RECORD EXCERPTS:
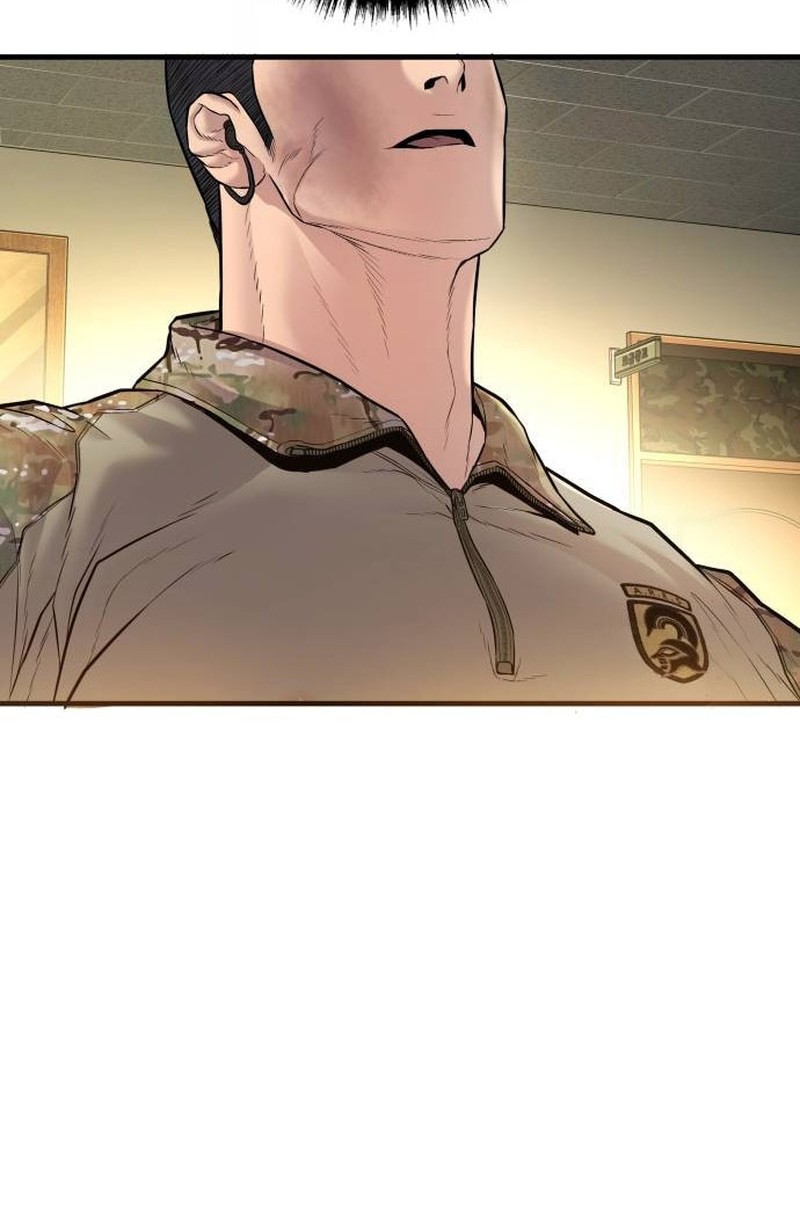 Manager Kim Chapter 138 Gambar 26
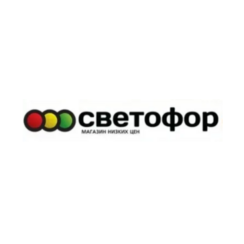 Торгсервис 178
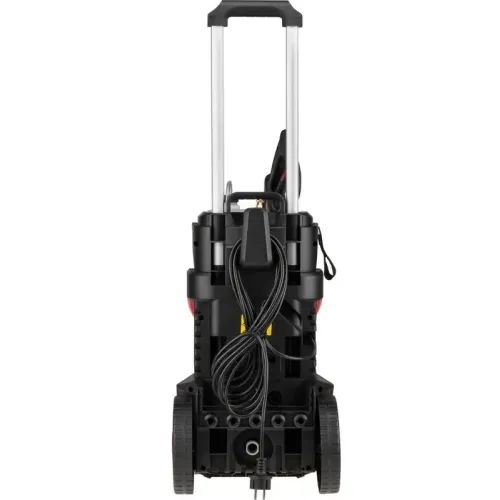 Минимойка WORTEX PW 1740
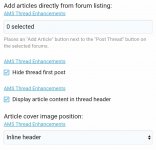 Screenshot_20220316-210909_Edge.jpg Screenshot_20220316-210909_Edge.jpg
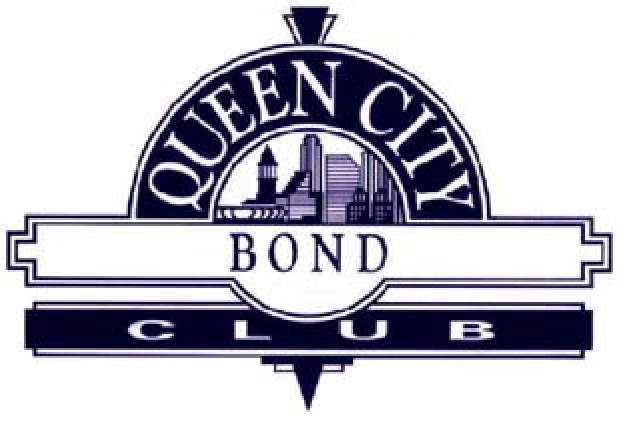 QCBC Logo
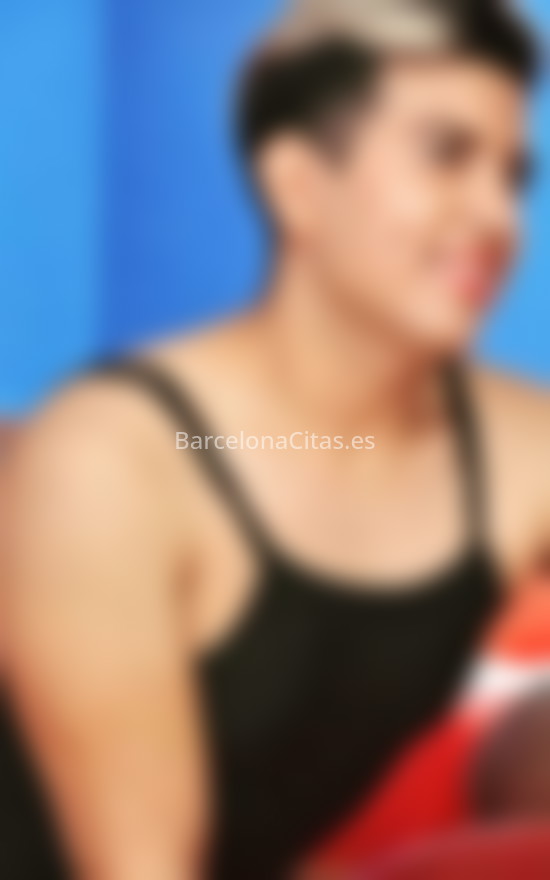 Fabi, argentino. 647632281. Citas en BARCELONA, BARCELONA. www.barcelonacitas.es.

TRY IT: Please reproduce the whole listing exactly; the pictures stay out.

SOLUTION BELOW:
 Manager Kim Chapter 138 Gambar 26
 Торгсервис 178
 Минимойка WORTEX PW 1740
 Screenshot_20220316-210909_Edge.jpg Screenshot_20220316-210909_Edge.jpg
 QCBC Logo
 Fabi, argentino. 647632281. Citas en BARCELONA, BARCELONA. www.barcelonacitas.es.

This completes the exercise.